Fabrizio Russo della Filcams Cgil denuncia: “non è concepibile che nel 2026, in un Paese civile, una persona debba morire di freddo sul posto di lavoro. La logica del profitto ad ogni costo ha ridotto i rapporti di lavoro alla più completa disumanità”.

Cosa dice la legge italiana: le norme su turni notturni e freddo

Dopo l’autopsia, che dovrebbe essere svolta tra oggi e domani, l’inchiesta verificherà se sono state rispettate le norme di sicurezza sul lavoro. Ecco cosa prevede il nostro ordinamento:

  • Lavoro notturno (D.Lgs. 66/2003): è considerato “periodo notturno” l’intervallo di almeno 7 ore consecutive comprendenti l’orario tra la mezzanotte e le cinque del mattino. L’orario di lavoro dei lavoratori notturni non può superare le 8 ore in media nelle 24 ore, salvo diverse disposizioni dei contratti collettivi. Il datore di lavoro deve garantire la verifica dell’idoneità psicofisica del lavoratore al lavoro notturno attraverso visite mediche preventive e periodiche (almeno ogni due anni);
  • Temperature basse e microclima (D.Lgs. 81/08): il Testo Unico sulla Sicurezza obbliga il datore di lavoro a valutare il rischio “microclima” (Art. 181), incluso lo stress termico da freddo. Se il lavoro all’aperto in condizioni rigide è inevitabile, devono essere forniti dispositivi di protezione individuale specifici, come abbigliamento termico certificato secondo la norma Uni En 342 per proteggere il corpo dal raffreddamento. Le norme tecniche Iso 11079 raccomandano inoltre l’istituzione di pause frequenti in locali riscaldati e la disponibilità di bevande calde per prevenire l’ipotermia;
  • Sospensione per eventi meteo: l’Inps prevede la possibilità di richiedere la Cassa Integrazione Guadagni Ordinaria (Cigo) per eventi meteorologici avversi quando le temperature sono tali da rendere pericoloso lo svolgimento delle lavorazioni (generalmente sotto gli 0°C o i -5°C, a seconda della mansione). Per i servizi di vigilanza, considerati essenziali, la sospensione totale è rara e la norma punta sull’adeguatezza dell’equipaggiamento e delle misure protettive.

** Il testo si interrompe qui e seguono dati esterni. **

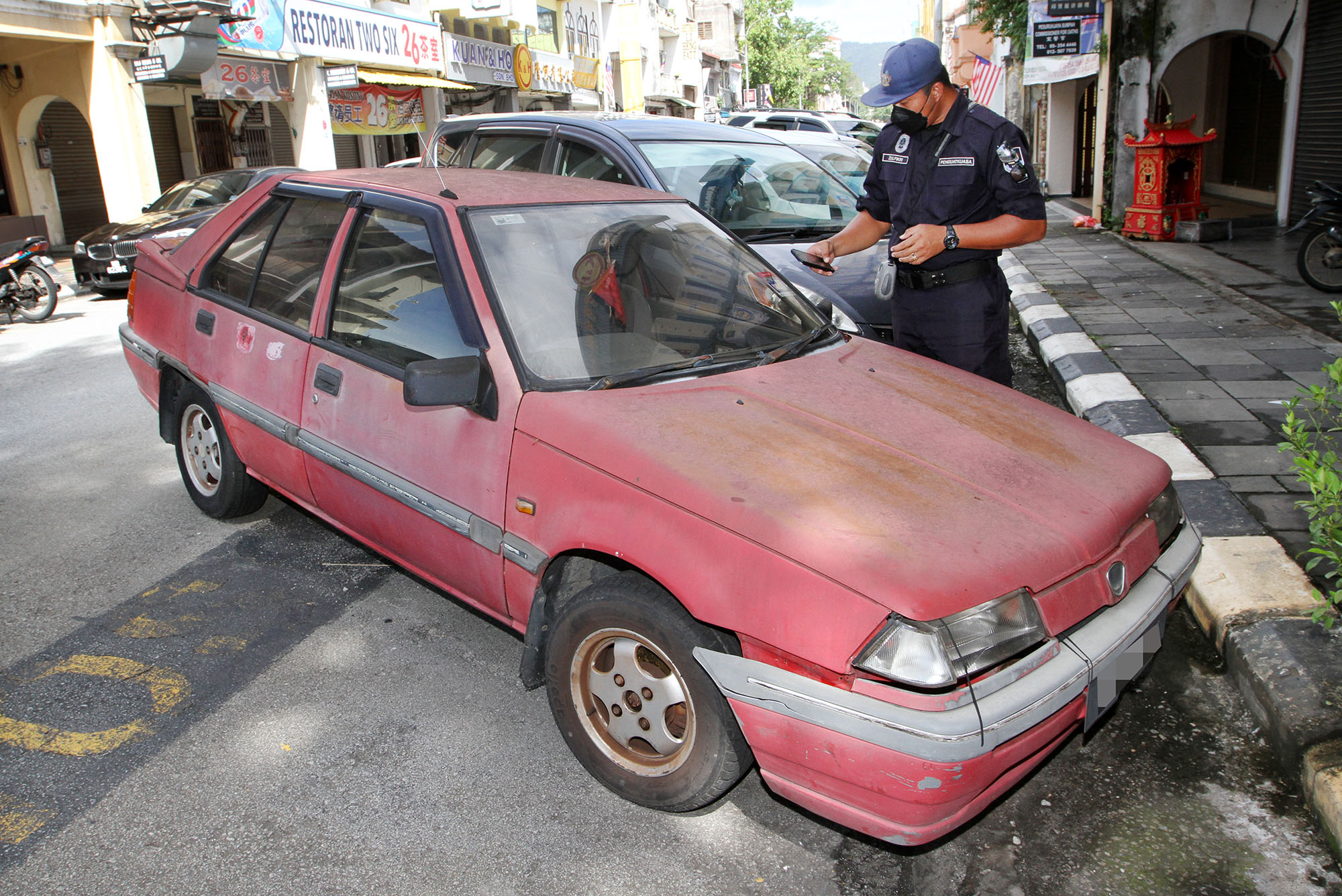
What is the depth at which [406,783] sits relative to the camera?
2.70 meters

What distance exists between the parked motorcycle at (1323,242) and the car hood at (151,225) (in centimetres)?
1113

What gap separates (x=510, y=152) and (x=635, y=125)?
2.73 feet

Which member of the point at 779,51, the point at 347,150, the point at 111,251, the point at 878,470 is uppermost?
the point at 779,51

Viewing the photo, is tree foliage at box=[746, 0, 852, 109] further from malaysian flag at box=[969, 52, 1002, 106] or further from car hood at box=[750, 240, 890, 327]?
car hood at box=[750, 240, 890, 327]

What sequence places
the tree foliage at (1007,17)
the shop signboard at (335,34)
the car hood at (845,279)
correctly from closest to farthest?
1. the car hood at (845,279)
2. the tree foliage at (1007,17)
3. the shop signboard at (335,34)

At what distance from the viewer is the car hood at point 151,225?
11.5m

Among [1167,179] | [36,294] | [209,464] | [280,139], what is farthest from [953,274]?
[280,139]

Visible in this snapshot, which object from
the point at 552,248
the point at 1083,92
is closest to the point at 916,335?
the point at 552,248

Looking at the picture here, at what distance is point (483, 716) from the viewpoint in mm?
3014

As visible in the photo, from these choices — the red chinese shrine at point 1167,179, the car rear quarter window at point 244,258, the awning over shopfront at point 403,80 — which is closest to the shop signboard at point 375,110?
the awning over shopfront at point 403,80

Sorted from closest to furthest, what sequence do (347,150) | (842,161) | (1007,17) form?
(842,161) < (1007,17) < (347,150)

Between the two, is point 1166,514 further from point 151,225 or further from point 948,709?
point 151,225

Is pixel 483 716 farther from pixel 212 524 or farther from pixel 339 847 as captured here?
pixel 212 524

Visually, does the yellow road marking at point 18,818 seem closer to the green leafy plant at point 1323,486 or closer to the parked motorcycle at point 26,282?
the green leafy plant at point 1323,486
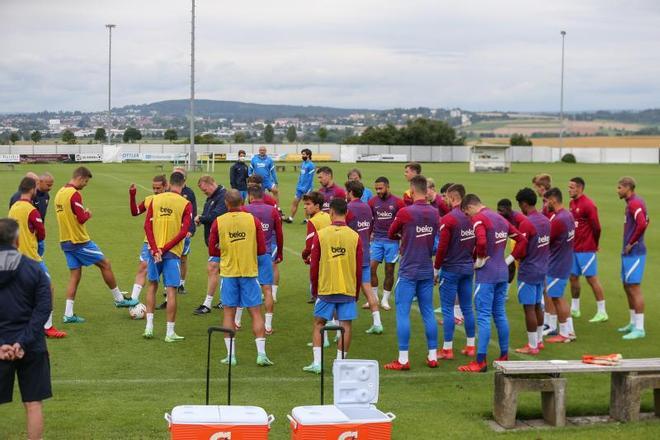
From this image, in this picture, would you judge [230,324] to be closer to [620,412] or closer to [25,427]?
[25,427]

L’autopsia e le verifiche dello Spisal (Servizio Prevenzione Igiene Sicurezza Ambienti di Lavoro) chiariranno se nel cantiere olimpico di Cortina fossero state rispettate tutte queste prescrizioni.

I diritti del lavoratore: quando si può chiedere una modifica dei turni

Molti si chiedono se un lavoratore possa legalmente rifiutare o chiedere di modificare i turni di lavoro ritenuti troppo gravosi o pericolosi. La risposta dipende da circostanze specifiche.

In generale, il datore di lavoro può modificare i turni per esigenze organizzative reali, ma deve comunicarlo con un preavviso congruo che permetta al dipendente di organizzarsi. Per le modifiche strutturali e permanenti dell’orario è necessario il consenso del lavoratore, salvo che siano già previste nel contratto collettivo.

Esistono però categorie di lavoratori che hanno diritto a rifiutare il lavoro notturno: le donne in gravidanza fino al compimento di un anno di età del bambino, i genitori unici affidatari di un figlio convivente di età inferiore a 12 anni, e i lavoratori che hanno a carico una persona con disabilità.​

Se un lavoratore ritiene che le condizioni di lavoro siano pericolose (come esposizione prolungata a temperature estreme senza protezioni adeguate), ha il diritto e il dovere di segnalare immediatamente la situazione al Rappresentante dei Lavoratori per la Sicurezza (Rls), figura prevista dalla legge 81/08 presente in ogni azienda. Il Rappresentante deve poi comunicare per iscritto al datore di lavoro, al responsabile della sicurezza e al medico competente le criticità riscontrate. In caso di mancata risposta o di ritorsioni, il lavoratore può rivolgersi direttamente allo Spisal (Servizio Prevenzione e Sicurezza negli Ambienti di Lavoro) o all’Ispettorato del Lavoro per un intervento.​

Rifiutare arbitrariamente un turno notturno senza rientrare nelle categorie tutelate può configurare un inadempimento contrattuale. Tuttavia, se la richiesta di modifica è motivata da ragioni di sicurezza documentabili (come mancanza di dispositivi di protezione adeguati o condizioni ambientali estreme non gestite), il lavoratore ha il diritto di rivolgersi agli organi competenti.